Le due isole col passare del tempo si congiunsero alla riva destra del fiume; il periodo in cui ciò avvenne non è certo, secondo il Romani, sarebbe avvenuto nel XV secolo. I terreni delle isole vennero poi in gran parte livellati, ossia concessi in affitto, nel 1474 alla popolazione dei Mezzani[1]. Dal medioevo a oggi il corso del Po si è spostato di diversi chilometri verso nord erodendo la sponda lombarda e formando nuove terre in corrispondenza della riva emiliana.
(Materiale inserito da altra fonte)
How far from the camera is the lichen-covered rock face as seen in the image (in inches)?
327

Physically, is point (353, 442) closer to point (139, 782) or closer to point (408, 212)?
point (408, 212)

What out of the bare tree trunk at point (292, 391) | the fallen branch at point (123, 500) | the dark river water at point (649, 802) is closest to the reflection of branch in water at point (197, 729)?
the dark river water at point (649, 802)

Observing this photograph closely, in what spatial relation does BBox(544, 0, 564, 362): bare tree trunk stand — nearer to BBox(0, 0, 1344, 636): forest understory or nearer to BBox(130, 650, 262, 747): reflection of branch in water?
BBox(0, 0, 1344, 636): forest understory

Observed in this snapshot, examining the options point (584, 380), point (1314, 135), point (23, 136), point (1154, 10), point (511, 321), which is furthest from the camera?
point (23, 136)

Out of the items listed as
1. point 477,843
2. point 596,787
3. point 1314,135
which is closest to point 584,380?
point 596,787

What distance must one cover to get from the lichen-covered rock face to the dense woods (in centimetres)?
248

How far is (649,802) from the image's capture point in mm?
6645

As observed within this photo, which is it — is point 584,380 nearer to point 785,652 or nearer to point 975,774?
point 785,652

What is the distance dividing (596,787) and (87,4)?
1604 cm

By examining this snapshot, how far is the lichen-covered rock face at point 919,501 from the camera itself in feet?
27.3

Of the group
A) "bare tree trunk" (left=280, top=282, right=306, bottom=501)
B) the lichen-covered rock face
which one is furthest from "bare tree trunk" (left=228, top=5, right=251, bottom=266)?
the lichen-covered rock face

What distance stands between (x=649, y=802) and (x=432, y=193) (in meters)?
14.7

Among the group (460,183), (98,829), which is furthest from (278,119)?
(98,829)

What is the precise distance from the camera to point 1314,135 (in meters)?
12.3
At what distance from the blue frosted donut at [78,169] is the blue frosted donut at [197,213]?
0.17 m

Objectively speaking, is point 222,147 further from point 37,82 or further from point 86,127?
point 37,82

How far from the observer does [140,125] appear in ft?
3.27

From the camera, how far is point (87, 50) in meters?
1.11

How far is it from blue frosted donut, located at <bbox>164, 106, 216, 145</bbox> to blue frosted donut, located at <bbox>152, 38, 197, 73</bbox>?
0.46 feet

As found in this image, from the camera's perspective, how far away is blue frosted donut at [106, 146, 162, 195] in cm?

Si può comprendere l'entità di questo mutamento osservando l'attuale distanza dal fiume dai paesi parmensi con toponimo denotante la fondazione alla confluenza di un torrente nel Po: Coltaro (Caput Tari), Colorno (Caput Lurni), Copermio (Caput Parmae) e Coenzo (Caput Entiae)[3].
Dal XIV al XVI secolo: lo sviluppo e l’organizzazione del feudo
Per favorire il popolamento del nuovo territorio di sua proprietà, il Vescovo diede in enfiteusi i terreni dei Mezzani alle famiglie di contadini che si fossero impegnate a coltivarli. L'enfiteusi è un contratto di lunga durata che prevede canoni ridotti in cambio del miglioramento delle terre date in concessione, nel medioevo era tipicamente applicato per i terreni marginali appena conquistati alla coltura e di cui si volesse favorire il popolamento[4]. Uno dei primi contratti di locazione di queste terre di cui si abbia notizia, risale al 25 novembre del 1297, ad opera dell'allora vescovo Giovanni da Castell'Arquato[5]. Le prime dimore furono edificate sui terreni più elevati delle ex isole nei pressi dell'attuale strada provinciale e da qui progressivamente vennero dissodate le terre circostanti. Come in altri centri lungo le rive del Po i due Mezzani presentano una caratteristica conformazione allungata; le abitazioni si snodano lungo una strada sinuosa che ricalca le antiche anse del fiume. Questa particolarità si evidenzia ancor di più quando il popolamento fu operato da un latifondista tramite la pratica dell'enfiteusi. Un altro caso simile a pochi chilometri di distanza è rappresentato dall'insediamento di Sanguigna dove il proprietario terriero era il monastero di San Giovanni[4]. Mezzano Superiore come anche il vicino Mezzano Rondani in realtà non si sviluppò solo come centro agricolo ma anche come punto strategico per il controllo della confluenza della Parma in Po e per il commercio fluviale col cremonese. La crescita di importanza dei due Mezzani per gli scambi con la sponda lombarda del Po sono legati al blocco del porto di Copermio operato da Matilde di Canossa durante le lotte per le investiture e ai conflitti che interessarono l’area di Colorno tra il XI e il XIII secolo[6].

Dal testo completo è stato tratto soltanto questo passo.